Louis carried the suitcase with his feet as he flew. It was exhausting work and he stopped several times to take a break. He was in a tree lining the side of a street when he saw something bizarre. It was a massive brown bear growing in sight as it approached from a distance. The bear stared at the lorikeet as he walked steadily forwards. Louis began trembling, taking in all the armour packed on to the bear’s torso. Yes, the Duck had instructed Fatty to stay inconspicuous and out of sight, but Fatty’s love for action movies didn’t allow him to make anything other than a dramatic entrance. It was a matter of principle. But he hadn’t counted on one thing: Louis could fly.
Louis took flight and got away quickly despite the heavy suitcase weighing him down.
Fatty swore and yelled into his walkie talkie, “I need the bird’s next location stat!”
The duck skater on the other end sighed, “What happened, mate?”
“Give me the location, quack factory!”
“Alright alright, just hold on! Okay, lookie here…our mate the lorikeet has descended into that slum, The Café – on Main Street.”
“What’s the name of the café?” Fatty growled.
“The Café.”
“You’re stupider than you look in a pond’s blurred reflection!”
After many minutes of bickering and swearing, Fatty finally understood that ‘The Café’ was the name of the café and made his way over.
Louis was relieved to find Kookie at The Café (returning for dinner). Desperate times called for desperate measures. They had a complicated history, yes, but it had dawned on Louis that Kookie was the only one he could turn to. Time to make some actual friends, Louis thought to himself. It was outrageous his best bet to escape was a scamming kookaburra with the Cwazy Gene.

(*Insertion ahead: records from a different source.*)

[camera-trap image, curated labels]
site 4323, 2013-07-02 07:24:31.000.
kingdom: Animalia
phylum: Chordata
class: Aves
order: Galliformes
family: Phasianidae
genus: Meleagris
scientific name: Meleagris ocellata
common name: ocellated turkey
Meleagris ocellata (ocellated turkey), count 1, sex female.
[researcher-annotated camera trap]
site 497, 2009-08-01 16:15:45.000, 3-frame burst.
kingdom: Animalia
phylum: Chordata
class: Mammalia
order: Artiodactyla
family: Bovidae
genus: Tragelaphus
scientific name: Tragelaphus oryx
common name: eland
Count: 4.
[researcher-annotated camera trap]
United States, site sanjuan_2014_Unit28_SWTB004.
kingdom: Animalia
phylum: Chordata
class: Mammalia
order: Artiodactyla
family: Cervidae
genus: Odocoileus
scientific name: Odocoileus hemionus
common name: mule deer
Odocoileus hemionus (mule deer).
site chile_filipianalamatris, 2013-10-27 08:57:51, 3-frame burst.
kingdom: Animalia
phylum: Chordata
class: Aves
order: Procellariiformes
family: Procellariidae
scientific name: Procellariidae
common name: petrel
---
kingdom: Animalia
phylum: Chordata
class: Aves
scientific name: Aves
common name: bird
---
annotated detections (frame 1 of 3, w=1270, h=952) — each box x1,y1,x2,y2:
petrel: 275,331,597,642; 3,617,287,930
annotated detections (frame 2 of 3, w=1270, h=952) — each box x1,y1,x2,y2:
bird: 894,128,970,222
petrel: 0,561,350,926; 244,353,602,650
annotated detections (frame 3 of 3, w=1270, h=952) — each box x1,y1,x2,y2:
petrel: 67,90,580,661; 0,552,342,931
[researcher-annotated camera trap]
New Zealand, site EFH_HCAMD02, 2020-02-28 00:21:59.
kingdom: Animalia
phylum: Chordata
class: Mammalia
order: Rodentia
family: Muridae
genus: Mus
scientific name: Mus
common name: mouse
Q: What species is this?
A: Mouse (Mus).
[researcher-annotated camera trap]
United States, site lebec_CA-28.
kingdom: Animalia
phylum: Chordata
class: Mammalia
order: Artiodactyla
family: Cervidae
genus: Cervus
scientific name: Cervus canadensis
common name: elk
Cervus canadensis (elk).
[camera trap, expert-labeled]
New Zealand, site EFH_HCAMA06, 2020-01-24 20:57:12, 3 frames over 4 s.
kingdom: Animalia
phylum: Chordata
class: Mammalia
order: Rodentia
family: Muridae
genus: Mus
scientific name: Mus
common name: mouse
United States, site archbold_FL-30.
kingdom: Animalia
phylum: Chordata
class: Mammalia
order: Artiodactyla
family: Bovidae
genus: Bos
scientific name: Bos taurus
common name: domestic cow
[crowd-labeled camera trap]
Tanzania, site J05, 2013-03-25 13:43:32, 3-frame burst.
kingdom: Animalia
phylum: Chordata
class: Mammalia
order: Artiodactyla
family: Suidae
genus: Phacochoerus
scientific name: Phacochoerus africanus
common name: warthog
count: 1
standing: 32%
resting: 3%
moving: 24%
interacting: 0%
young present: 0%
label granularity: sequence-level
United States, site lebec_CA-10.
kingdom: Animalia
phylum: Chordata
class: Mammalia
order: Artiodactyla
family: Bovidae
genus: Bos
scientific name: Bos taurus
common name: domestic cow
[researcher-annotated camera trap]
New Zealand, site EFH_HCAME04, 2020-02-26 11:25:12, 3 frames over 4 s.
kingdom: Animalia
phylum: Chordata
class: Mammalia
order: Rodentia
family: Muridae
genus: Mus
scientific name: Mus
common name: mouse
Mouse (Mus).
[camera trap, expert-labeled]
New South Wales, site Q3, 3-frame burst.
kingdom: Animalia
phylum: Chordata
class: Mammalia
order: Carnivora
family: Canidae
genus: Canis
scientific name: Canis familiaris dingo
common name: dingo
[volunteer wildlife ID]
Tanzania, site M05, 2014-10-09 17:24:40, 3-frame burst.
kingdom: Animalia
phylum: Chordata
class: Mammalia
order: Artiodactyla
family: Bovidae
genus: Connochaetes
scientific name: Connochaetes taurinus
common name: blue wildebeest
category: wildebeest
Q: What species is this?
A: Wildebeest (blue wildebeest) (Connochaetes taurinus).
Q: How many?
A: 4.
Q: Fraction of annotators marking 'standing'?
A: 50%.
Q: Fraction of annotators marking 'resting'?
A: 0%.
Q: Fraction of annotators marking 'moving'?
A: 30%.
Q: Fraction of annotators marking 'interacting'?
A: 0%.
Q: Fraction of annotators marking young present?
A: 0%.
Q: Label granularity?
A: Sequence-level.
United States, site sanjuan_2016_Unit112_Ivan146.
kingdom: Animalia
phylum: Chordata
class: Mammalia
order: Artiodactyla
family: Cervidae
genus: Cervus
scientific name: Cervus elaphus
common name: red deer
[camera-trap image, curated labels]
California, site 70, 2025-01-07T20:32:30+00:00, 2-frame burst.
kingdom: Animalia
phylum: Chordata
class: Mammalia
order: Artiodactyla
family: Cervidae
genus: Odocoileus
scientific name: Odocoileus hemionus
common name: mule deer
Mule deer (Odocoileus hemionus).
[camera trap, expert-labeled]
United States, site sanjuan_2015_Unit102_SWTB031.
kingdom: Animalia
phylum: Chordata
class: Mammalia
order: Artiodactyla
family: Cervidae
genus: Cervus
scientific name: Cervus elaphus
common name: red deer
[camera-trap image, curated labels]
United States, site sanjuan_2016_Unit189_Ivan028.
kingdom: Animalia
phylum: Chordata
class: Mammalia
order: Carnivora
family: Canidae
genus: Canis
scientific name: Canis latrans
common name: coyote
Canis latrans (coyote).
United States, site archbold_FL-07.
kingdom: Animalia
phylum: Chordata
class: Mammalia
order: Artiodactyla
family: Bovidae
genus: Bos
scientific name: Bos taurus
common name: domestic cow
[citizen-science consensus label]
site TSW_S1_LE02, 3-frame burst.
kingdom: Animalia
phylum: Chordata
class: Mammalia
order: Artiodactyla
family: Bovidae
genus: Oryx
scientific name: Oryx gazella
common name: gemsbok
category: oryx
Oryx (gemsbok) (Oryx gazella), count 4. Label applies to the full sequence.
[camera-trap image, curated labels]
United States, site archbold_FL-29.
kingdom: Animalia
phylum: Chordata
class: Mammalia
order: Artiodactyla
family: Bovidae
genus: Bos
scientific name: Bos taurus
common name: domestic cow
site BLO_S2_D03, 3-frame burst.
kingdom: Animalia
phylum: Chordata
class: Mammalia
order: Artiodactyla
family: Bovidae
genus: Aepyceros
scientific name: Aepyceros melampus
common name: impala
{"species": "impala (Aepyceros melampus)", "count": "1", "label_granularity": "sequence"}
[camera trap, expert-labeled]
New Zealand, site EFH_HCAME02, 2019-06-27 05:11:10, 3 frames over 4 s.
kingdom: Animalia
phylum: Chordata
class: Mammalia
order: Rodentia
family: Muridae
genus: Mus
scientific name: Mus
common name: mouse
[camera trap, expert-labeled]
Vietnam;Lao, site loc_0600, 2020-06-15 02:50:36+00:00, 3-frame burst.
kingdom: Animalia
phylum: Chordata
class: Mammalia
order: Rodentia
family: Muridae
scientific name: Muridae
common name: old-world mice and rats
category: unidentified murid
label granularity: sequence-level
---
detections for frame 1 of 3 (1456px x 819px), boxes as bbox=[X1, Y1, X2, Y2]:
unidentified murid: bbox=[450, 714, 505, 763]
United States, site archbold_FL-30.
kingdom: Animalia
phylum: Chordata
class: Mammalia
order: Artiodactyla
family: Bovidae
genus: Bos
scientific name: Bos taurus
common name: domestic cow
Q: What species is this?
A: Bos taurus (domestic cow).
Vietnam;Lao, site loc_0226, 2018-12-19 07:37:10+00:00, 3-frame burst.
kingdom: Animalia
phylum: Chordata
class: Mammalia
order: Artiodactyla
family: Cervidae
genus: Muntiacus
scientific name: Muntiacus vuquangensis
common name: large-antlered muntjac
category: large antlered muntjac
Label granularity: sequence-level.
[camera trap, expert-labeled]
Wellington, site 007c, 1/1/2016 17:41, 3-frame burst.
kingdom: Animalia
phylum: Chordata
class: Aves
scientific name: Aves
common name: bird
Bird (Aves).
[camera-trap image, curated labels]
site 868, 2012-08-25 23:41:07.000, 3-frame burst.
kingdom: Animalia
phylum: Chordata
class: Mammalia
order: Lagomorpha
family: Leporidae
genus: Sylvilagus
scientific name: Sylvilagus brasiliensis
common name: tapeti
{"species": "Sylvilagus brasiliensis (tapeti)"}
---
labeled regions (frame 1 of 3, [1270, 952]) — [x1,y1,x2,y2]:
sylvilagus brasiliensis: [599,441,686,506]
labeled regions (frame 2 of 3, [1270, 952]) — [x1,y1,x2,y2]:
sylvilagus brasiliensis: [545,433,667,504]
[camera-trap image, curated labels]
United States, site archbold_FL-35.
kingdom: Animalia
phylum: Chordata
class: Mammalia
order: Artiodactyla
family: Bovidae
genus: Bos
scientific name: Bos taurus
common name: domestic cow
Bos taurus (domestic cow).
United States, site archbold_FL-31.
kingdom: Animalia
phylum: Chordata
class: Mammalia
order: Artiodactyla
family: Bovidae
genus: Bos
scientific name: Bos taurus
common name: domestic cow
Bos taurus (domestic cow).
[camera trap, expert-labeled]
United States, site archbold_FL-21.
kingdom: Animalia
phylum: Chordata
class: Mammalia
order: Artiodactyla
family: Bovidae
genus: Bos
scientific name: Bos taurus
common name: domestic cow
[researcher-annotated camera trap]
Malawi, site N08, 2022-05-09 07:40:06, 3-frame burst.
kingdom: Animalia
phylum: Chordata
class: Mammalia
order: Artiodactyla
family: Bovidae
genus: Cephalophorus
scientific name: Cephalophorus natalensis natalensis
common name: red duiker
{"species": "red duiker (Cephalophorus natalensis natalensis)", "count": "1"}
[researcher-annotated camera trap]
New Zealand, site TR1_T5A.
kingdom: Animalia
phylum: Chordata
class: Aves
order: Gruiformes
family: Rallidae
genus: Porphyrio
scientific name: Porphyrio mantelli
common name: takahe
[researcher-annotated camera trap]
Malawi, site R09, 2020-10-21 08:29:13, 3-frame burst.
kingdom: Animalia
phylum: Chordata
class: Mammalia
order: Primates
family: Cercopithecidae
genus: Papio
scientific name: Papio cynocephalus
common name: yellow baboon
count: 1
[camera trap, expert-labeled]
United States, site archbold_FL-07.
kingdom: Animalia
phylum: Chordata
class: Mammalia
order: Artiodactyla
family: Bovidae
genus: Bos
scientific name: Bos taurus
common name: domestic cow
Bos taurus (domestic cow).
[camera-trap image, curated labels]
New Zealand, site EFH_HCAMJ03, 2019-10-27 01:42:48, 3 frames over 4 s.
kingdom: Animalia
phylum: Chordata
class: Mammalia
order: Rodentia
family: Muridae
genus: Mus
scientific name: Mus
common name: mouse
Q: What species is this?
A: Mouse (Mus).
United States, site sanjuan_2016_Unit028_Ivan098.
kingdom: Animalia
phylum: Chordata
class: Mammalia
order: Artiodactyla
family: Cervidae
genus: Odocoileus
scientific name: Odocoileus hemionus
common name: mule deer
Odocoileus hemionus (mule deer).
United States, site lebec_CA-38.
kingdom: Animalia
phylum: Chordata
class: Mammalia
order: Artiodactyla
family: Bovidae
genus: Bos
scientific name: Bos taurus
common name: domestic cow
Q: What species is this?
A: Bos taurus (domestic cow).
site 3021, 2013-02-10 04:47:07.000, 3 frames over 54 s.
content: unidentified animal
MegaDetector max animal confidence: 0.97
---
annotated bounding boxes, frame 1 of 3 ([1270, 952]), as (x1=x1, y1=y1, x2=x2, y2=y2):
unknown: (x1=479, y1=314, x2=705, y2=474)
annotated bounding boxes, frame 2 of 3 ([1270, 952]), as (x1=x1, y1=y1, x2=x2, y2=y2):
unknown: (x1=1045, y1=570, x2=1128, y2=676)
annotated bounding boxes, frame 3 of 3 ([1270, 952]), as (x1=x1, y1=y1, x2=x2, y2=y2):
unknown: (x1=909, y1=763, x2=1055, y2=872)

Unfortunately, no matter how much he tried to explain the situation to Kookie, he didn’t understand the gravity.
“I don’t think a bear has any need to associate with birds.”
Louis wanted to bang his suitcase over Kookie’s head. But then something occurred to him. “Tell me, how is it you were sighted in Ulaanbaatar, Mongolia and Geelong, Victoria on the same day? How did you travel so quickly?”
Kookie’s eyes narrowed suspiciously, “I don’t know what you mean about that! It must be a mistake of the reporters.”
Louis groaned in defeat.
Kookie continued suddenly after some contemplation, “Yes, it must have been misreporting – bad journalism ethics – as it was FIVE countries I went to that day. I know because it was an interesting experience for wardrobe choices.”
Louis’ eyes grew as sharp as knives. “Can you take me somewhere for a holiday, please? Wherever you like! So long as it’s far away.” From the corner of his eye, he saw a bear charging towards The Café. People were running in the street and screams picked up on every side.
“I think we can go to Alaska,” Kookie suggested. “I have a business proposition for snowballs.”
Louis grimaced but nodded, “Lead the way.”
People were ducking under tables and behind counters to hide from the bear about to enter the premises. Amidst the chaos, Kookie waddled over to a nondescript door in a corridor leading to the kitchen. Louis assumed it was an ordinary pantry, but gaped at what he saw when Kookie opened the door.
Kookie glanced down at the suitcase tucked under Louis’ wing, “No suitcase, it will be consumed.”
“Consumed by what?” Louis exclaimed.
But Kookie had disappeared and Louis had seconds to decide whether to follow.